Corinth's signature can be found on the upper right edge of the picture in fine letters and is therefore actually very untypical for him. In a cartouche he wrote in German: Lovis Corinth./ 38 J. a. 1896. (English: Lovis Corinth./ 38 years old 1896.) The “J.” stands and indicates its age, the “a.” for anno and indicates the year. This signature is interpreted as a reference to the frontal Self-Portrait of Albrecht Dürer (c. 1500) who served as a model.

==Influences and interpretation==
Corinth is believed to have painted the Self-Portrait with Skeleton in response to the Self-Portrait with Death Playing the Fiddle (1872), by the Swiss painter Arnold Böcklin, who was widely admired back then in Germany. Böcklin depicted the skeleton in his work as a live figure, he plays the violin while the artist listens to it. He wanted to illustrate the fact that life is finite, similarly to a Memento mori, and at the same time, death served as his muse. In this context, he was quoting motifs that had been used frequently in visual arts since the Middle Ages. Hans Thoma also adopted the motif of the skeleton as a muse in his Self-Portrait (1875). Here a skull decorated with a laurel wreath looks over the artist's shoulder and above his head, in the branches of a tree, sits the god Cupid.

● TASK STATEMENT:
Reproduce the Corinth self-portrait passage starting with "Corinth's signature can" and going on through "as a model.", swapping "cartouche" for "framed panel".

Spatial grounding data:
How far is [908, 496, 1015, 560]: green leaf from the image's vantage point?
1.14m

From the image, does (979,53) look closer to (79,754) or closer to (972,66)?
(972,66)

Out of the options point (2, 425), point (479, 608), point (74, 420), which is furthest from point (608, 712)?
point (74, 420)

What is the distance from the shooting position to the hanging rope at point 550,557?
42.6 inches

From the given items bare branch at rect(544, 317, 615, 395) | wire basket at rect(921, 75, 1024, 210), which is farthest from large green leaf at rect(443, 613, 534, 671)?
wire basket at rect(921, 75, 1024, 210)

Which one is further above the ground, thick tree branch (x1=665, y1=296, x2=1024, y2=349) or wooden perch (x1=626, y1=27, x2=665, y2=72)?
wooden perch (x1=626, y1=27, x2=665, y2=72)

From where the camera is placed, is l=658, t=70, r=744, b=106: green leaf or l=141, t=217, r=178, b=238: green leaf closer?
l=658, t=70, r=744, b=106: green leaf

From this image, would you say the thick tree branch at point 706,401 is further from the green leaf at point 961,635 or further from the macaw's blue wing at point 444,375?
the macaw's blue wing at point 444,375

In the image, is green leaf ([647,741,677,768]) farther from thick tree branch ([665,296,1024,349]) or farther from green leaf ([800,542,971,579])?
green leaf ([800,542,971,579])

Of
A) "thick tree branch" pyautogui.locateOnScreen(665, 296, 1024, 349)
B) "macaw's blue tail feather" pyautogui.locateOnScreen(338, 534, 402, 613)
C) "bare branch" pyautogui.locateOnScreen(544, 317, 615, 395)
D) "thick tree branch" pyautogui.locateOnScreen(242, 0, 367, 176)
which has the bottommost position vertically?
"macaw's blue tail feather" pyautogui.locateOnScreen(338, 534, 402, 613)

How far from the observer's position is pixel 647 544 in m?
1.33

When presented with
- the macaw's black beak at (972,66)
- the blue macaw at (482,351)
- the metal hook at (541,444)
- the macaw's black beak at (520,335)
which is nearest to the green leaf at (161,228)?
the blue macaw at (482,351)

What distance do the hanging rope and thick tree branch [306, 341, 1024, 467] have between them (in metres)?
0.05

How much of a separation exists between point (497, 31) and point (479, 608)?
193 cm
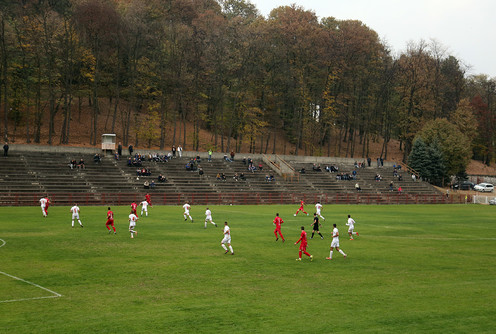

● EXERCISE RESULT:
Corinth's signature can be found on the upper right edge of the picture in fine letters and is therefore actually very untypical for him. In a framed panel he wrote in German: Lovis Corinth./ 38 J. a. 1896. (English: Lovis Corinth./ 38 years old 1896.) The “J.” stands and indicates its age, the “a.” for anno and indicates the year. This signature is interpreted as a reference to the frontal Self-Portrait of Albrecht Dürer (c. 1500) who served as a model.